---------- GIVEN ENTRIES ----------

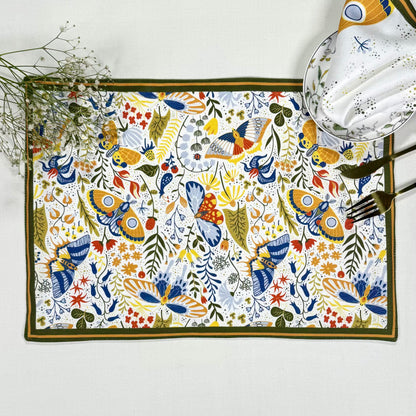 Placemat - Monarch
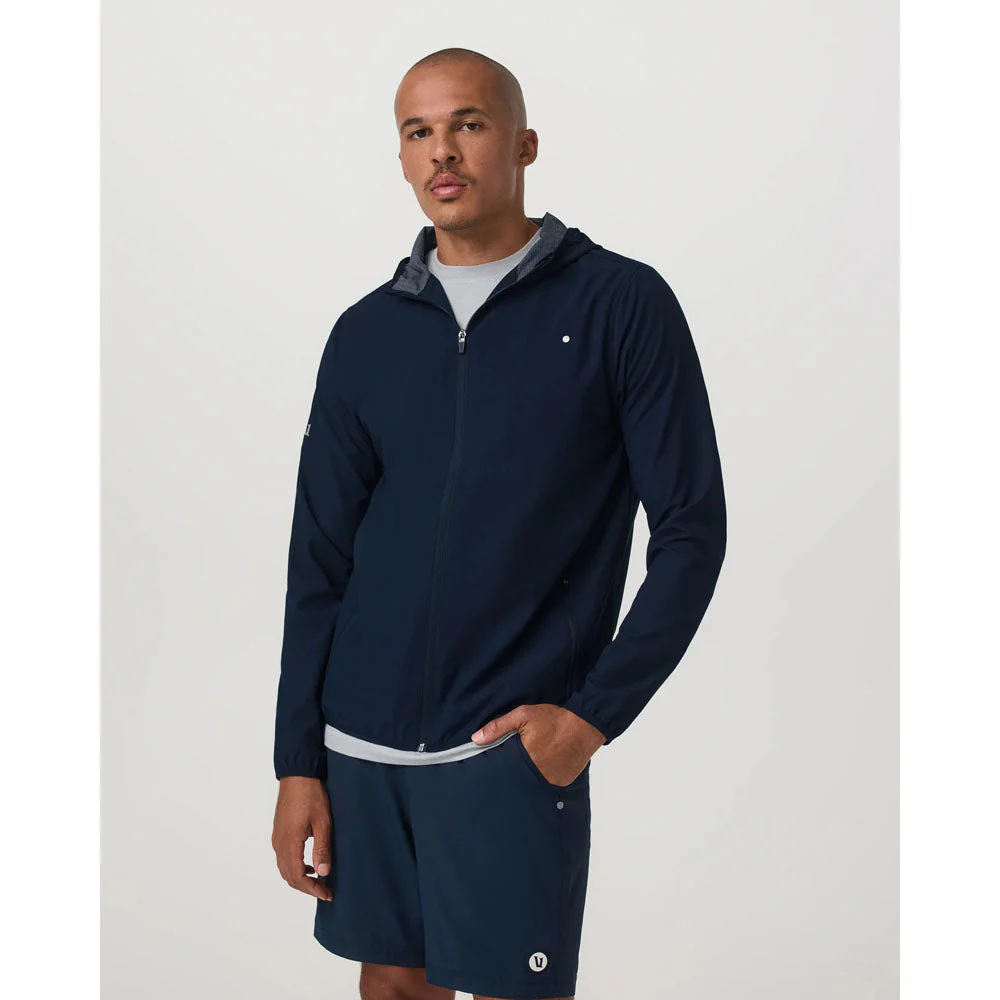 Men's Outdoor Trainer Shell - Image 7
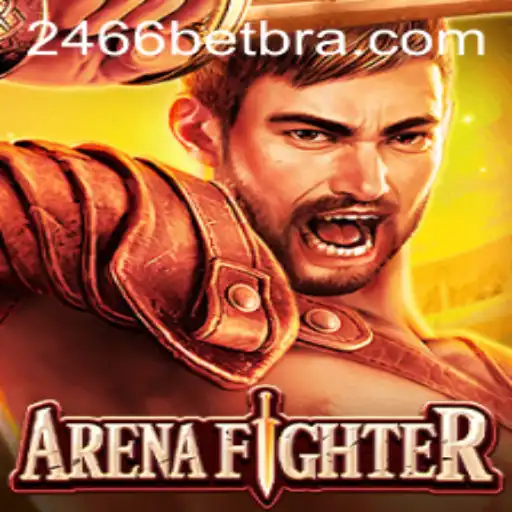 ArenaFighter: Mergulhe na Ação do Novo Jogo de Luta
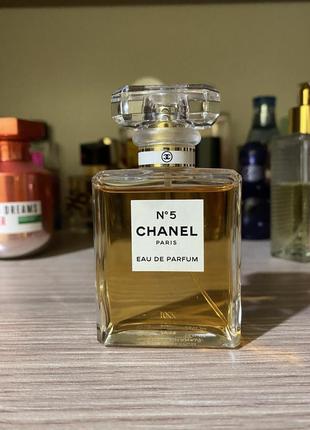 Chanel № 5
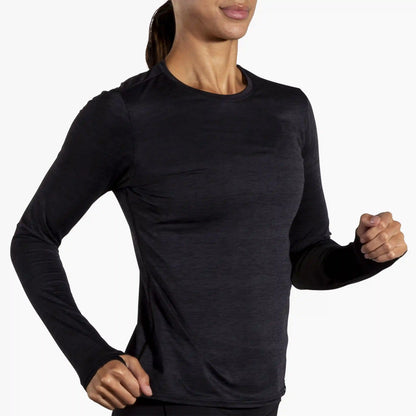 Luxe Long Sleeve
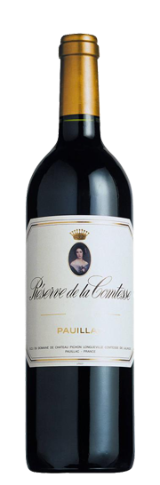 Reserve de la Comtesse Reserve de la Comtesse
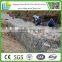 Galvanized river bank protect gabion basket/gabion box for sale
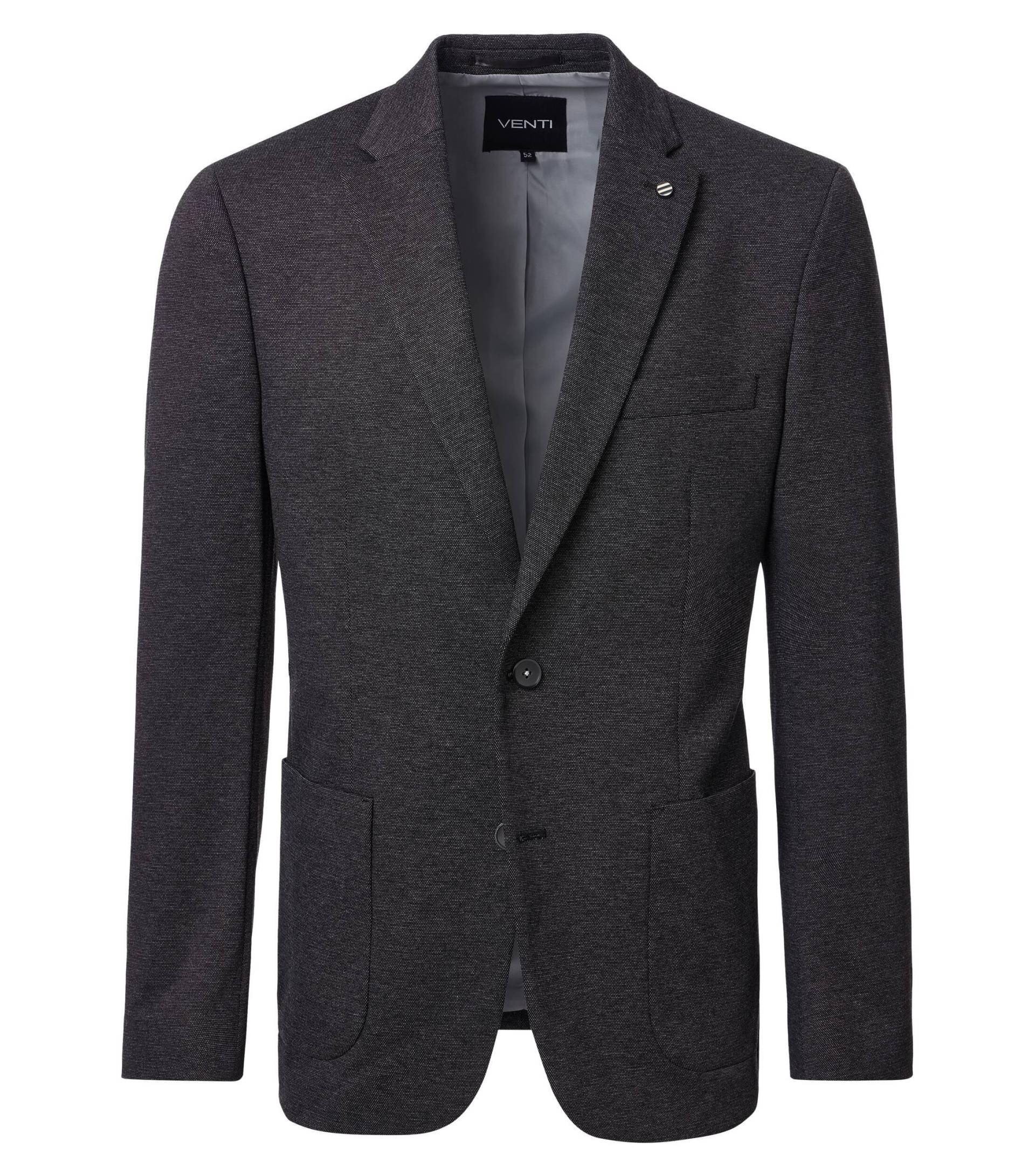 VENTI - Sakko anthrazit - Gr. - 28 von VENTI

----------

→ TASK GOAL
Exact copy, no pictures: return the entries word for word.

→ SOLUTION FOR THIS EXERCISE
 Placemat - Monarch
 Men's Outdoor Trainer Shell - Image 7
 ArenaFighter: Mergulhe na Ação do Novo Jogo de Luta
 Chanel № 5
 Luxe Long Sleeve
 Reserve de la Comtesse Reserve de la Comtesse
 Galvanized river bank protect gabion basket/gabion box for sale
 VENTI - Sakko anthrazit - Gr. - 28 von VENTI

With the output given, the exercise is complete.